• _文書の一節_

━━━━━━━━━━━━━━━━━━━━━━━━━━━━━━

ゾーンディフェンスは使い方、使いどころを誤ると途端に逆効果になる難しいディフェンスです。ただやるだけなら簡単ですが、近年のアウトサイドシュートの上手い選手揃いなNBAでは少しの連携ミス・遅れが致命的なミスとなり特に気をつけなければなりません。実際ゾーンディフェンス使用頻度リーグ2位ブレイザーズのDefRtgはリーグ28位と下位です。

そんな危険性もあるゾーンディフェンスを交えながらセルティックスやニックスのような優秀なオフェンスをするチームも抑え込んだのは見事と言う他ありません。スポールストラHCだけでなく、決して優秀な1on1ディフェンダーではない選手たちも運動量と規律の遵守が素晴らしかったです。レギュラーシーズンではローテ―ション外を経験したダンカン・ロビンソンの貢献も、準備を怠らずチームにコミットし続けた賜物でしょう。

カンファレンスファイナル第7戦でジェイレン・ブラウンの左ドリブルハンドリングの拙さが露わになったのもヒートがしっかりとスカウンティングをしたから、左ドライブを誘発するディフェンス・対応をしたからでしょう(元々問題視はされていましたが)。

2022ウォリアーズも似たような事はしましたね。テイタムらにドライブさせて早めにヘルプ、パスミスを誘発してあわよくばライブボールターンオーバーからイージースコアリングといった感じで。

2022NBAファイナル第2戦、セルティックスは18ターンオーバーで内15個がライブボールターンオーバー、ウォリアーズはそのセルティックスのターンオーバーから33もの得点を得ました。セルティックスは3Pが多く効率的なオフェンスをするチームでしたが、それに対応したディフェンスを敷いてきた相手へ更に有効かつ安定した対応をする事は出来ませんでした。

2021優勝バックスのヤニスも前2年のプレイオフでは“ウォール”でドライブを封じられ、それに対応すべくミドルレンジでのアテンプトやスイングパスを増やし更なる飛躍に繋がりました。

ヤニスの距離毎のFGA割合と%。

昨季2023は向上したミドルレンジの効率が下がってしまいましたが、今季2024はリラードをチームメイトにどんな飽くなき向上心を見せてくれるか非常に楽しみです。

極めて漠然とした印象ですが、レブロン、ヤニス、ステフ、ヨキッチ、古くはマイケル・ジョーダンやラリー・バードら優勝したチームの中心選手ってのは例えMVPを取ろうともそこからの変化を恐れず、対応力が高く貢献の仕方が豊富な選手が多く感じます。

「優勝できなかった中心選手は皆対応力が低い、貢献の仕方が限定的」とまでは思いませんが、「チームメイトに恵まれない」と言われ続ける中心選手と優勝したチームの中心選手との違いには、「チームメイト云々以外の部分の方がずっと大きいのでは?」とも思います。

チームメイトというかチーム全体で各チームに差があるのは当然ですが、だからこそ優勝したチームの中心選手たちはオフボールやディフェンスなど貢献の仕方も豊富でチームメイトと良いシナジーを発揮し互いの能力を高め合い、その結果が「良いチームメイトに恵まれている」とも言われるんじゃないかと思います。

━━━━━━━━━━━━━━━━━━━━━━━━━━━━━━

• _取り組む課題_
1. 次の(a)〜(c)の記述が本文の内容と合っているかを判定せよ。それぞれ「はい」か「いいえ」で答え、決め手となった本文の語句をそのまま引用すること。
(a) ブレイザーズのゾーンディフェンス使用頻度はリーグ2位である。
(b) 2022NBAファイナル第2戦でのセルティックスのターンオーバーは15個だった。
(c) ヤニスは2021年にバックスで優勝している。
2. 本文の内容をもとに、次の問いに答えよ。
(a) 2022NBAファイナル第2戦で、ウォリアーズはセルティックスのターンオーバーから何点を得たか。
(b) ブレイザーズのDefRtgはリーグ何位か。
(c) ヤニスは“ウォール”でドライブを封じられたことに対応して、何を増やしたか。
3. 本文のうち「2022NBAファイナル第2戦」で始まる段落を、主な事実を残したまま、より短くまとめよ。

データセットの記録

━━━━━━━━━━━━━━━━━━━━━━━━━━━━━━

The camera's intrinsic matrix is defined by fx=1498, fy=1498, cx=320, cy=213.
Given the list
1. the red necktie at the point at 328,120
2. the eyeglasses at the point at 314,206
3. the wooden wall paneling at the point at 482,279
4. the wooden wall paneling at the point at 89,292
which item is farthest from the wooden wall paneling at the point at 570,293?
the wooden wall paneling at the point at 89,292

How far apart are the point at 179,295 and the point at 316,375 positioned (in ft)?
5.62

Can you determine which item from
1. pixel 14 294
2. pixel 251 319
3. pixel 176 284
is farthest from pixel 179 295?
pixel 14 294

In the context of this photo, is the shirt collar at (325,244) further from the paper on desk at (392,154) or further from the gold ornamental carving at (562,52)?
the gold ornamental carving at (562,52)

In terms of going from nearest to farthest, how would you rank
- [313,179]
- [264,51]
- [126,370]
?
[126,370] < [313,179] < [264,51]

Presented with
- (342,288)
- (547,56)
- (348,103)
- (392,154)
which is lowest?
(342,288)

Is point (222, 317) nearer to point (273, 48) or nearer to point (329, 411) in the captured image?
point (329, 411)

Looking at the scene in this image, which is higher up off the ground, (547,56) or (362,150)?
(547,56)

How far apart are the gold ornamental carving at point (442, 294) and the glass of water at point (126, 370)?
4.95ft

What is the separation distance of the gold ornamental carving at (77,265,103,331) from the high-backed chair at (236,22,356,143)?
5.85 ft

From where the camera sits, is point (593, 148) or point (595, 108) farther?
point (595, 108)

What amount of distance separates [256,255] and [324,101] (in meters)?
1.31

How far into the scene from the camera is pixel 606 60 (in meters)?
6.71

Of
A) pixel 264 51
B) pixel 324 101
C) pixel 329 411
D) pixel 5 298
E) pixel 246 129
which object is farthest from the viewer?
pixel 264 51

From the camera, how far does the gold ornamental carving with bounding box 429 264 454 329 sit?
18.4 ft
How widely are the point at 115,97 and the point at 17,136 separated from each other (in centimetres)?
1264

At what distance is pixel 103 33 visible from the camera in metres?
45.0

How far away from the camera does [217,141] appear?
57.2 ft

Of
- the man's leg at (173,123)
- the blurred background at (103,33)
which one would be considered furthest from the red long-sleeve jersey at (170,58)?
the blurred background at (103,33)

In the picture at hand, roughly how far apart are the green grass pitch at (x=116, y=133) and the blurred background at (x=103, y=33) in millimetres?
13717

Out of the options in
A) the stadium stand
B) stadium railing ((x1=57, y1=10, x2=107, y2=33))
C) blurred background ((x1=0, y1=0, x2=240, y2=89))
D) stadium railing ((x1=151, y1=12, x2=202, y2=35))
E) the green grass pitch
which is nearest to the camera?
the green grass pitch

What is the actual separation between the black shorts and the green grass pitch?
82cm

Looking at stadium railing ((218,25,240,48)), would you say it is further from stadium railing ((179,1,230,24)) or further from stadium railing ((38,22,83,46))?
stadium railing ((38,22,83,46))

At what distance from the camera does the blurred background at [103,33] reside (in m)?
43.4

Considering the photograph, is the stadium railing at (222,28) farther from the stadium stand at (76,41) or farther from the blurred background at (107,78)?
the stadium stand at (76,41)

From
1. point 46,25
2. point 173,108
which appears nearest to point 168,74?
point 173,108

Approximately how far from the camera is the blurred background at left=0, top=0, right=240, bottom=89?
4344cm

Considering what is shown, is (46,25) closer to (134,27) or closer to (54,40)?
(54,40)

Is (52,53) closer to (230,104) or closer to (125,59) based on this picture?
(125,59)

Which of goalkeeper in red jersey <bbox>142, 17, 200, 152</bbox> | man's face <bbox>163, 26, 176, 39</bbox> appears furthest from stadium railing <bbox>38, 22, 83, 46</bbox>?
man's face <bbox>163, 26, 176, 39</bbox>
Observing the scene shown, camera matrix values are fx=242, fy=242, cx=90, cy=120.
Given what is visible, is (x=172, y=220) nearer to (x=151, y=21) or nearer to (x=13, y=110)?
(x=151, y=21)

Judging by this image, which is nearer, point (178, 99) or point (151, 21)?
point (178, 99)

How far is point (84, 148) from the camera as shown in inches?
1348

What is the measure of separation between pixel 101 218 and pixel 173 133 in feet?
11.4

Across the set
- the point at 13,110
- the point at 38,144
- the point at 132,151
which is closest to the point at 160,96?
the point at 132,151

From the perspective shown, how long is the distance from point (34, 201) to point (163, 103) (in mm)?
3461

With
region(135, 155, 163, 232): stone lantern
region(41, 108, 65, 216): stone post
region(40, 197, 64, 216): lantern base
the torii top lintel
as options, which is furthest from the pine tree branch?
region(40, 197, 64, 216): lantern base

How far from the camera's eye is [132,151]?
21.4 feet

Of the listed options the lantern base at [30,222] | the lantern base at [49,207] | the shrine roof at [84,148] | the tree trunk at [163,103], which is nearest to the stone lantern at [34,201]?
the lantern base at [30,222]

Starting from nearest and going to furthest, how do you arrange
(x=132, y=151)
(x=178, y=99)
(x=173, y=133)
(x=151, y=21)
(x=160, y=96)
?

━━━━━━━━━━━━━━━━━━━━━━━━━━━━━━

• _この演習の解答_
1.
(a) はい。「ゾーンディフェンス使用頻度リーグ2位ブレイザーズ」
(b) いいえ。「セルティックスは18ターンオーバーで内15個がライブボールターンオーバー」
(c) はい。「2021優勝バックスのヤニス」

2.
(a) 33点
(b) 28位
(c) ミドルレンジでのアテンプトとスイングパス

3. 2022NBAファイナル第2戦で、セルティックスは18ターンオーバーを記録し、そのうち15個がライブボールターンオーバーだった。ウォリアーズはこのターンオーバーから33得点を挙げた。セルティックスは3Pの多い効率的なオフェンスのチームだったが、それに対応したディフェンスに対して、さらに有効で安定した対応はできなかった。